That vision, which calls for Amtrak to provide new rail service to more than 160 more communities and 20 million more passengers annually by 2035, aligns with President Joe Biden's infrastructure investment blueprint. As a result, "any merger's impacts on this goal should be considered by the Surface Transportation Board during its review," Flynn said.
Amtrak's primary considerations in the acquisition are to ensure on-time performance; and have a "good partner" in seeking to improve and expand existing state-supported and long distance passenger-rail service, as well as planned expansions to new routes, he said.
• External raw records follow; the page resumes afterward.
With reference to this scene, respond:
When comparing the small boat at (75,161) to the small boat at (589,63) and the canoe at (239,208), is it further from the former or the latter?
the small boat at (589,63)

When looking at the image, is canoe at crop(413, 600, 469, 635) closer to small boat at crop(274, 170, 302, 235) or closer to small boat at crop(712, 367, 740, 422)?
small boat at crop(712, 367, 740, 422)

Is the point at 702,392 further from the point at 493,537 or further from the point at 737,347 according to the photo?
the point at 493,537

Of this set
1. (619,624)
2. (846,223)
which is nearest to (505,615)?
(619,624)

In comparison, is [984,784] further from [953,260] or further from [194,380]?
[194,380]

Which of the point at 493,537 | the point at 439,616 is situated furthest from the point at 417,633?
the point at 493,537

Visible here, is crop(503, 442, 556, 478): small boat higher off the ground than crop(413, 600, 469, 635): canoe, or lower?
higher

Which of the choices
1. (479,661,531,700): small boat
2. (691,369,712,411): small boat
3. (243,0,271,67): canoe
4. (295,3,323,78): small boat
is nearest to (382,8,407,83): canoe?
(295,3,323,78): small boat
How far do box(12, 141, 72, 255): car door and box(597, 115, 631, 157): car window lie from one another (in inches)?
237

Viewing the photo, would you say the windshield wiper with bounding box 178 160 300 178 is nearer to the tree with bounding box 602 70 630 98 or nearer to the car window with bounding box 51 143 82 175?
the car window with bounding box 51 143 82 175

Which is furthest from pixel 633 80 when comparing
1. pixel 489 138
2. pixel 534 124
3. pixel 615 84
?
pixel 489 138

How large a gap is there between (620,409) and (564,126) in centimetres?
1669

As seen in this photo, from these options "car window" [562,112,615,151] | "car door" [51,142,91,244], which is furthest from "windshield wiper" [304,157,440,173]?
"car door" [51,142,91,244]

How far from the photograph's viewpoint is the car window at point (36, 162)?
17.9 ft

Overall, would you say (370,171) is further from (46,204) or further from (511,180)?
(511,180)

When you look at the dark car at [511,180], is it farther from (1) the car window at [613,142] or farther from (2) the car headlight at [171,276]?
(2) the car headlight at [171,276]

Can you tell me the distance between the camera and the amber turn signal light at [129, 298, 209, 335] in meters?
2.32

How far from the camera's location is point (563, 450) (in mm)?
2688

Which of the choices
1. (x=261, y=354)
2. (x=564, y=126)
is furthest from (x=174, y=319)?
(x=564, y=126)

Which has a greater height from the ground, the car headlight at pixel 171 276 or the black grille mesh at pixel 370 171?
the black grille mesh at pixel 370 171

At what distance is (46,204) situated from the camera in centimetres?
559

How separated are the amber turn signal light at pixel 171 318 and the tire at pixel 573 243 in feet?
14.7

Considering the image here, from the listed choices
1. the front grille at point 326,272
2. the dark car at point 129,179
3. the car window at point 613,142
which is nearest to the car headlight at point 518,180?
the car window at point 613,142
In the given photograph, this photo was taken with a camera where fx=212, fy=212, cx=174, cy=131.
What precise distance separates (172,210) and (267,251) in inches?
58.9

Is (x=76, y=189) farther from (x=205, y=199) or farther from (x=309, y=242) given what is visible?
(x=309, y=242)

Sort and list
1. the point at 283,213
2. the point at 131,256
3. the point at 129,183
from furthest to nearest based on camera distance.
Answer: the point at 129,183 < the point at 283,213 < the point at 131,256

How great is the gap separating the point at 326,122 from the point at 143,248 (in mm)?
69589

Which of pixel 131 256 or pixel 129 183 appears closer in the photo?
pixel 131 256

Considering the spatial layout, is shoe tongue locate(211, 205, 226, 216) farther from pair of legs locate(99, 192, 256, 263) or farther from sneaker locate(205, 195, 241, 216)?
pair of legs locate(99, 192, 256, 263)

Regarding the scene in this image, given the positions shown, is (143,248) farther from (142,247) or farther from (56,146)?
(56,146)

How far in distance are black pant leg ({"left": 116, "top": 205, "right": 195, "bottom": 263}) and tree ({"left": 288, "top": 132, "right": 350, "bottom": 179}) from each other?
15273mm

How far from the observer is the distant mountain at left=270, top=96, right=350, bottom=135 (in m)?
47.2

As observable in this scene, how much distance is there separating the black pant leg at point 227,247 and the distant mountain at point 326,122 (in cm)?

"After reviewing the CSX application, it is clear that the proposed merger, in its current form, will adversely impact the performance of Amtrak trains and threaten future growth opportunities," Flynn said. "As the STB evaluates the proposed Pan Am-CSX merger, we urge the Board to recognize that intercity passenger transportation is a critical factor in maintaining and growing rail connections between communities, economic growth, social equity and sustainability."
Late last month, the STB rejected CSX’s proposed acquisition of Pan Am and its short-line subsidiaries because the Class I’s application was considered "incomplete." The board's decision expressed no conclusions about the ultimate merits of the transaction, however.
CSX has said it intends to provide more details in a new application to the STB this summer.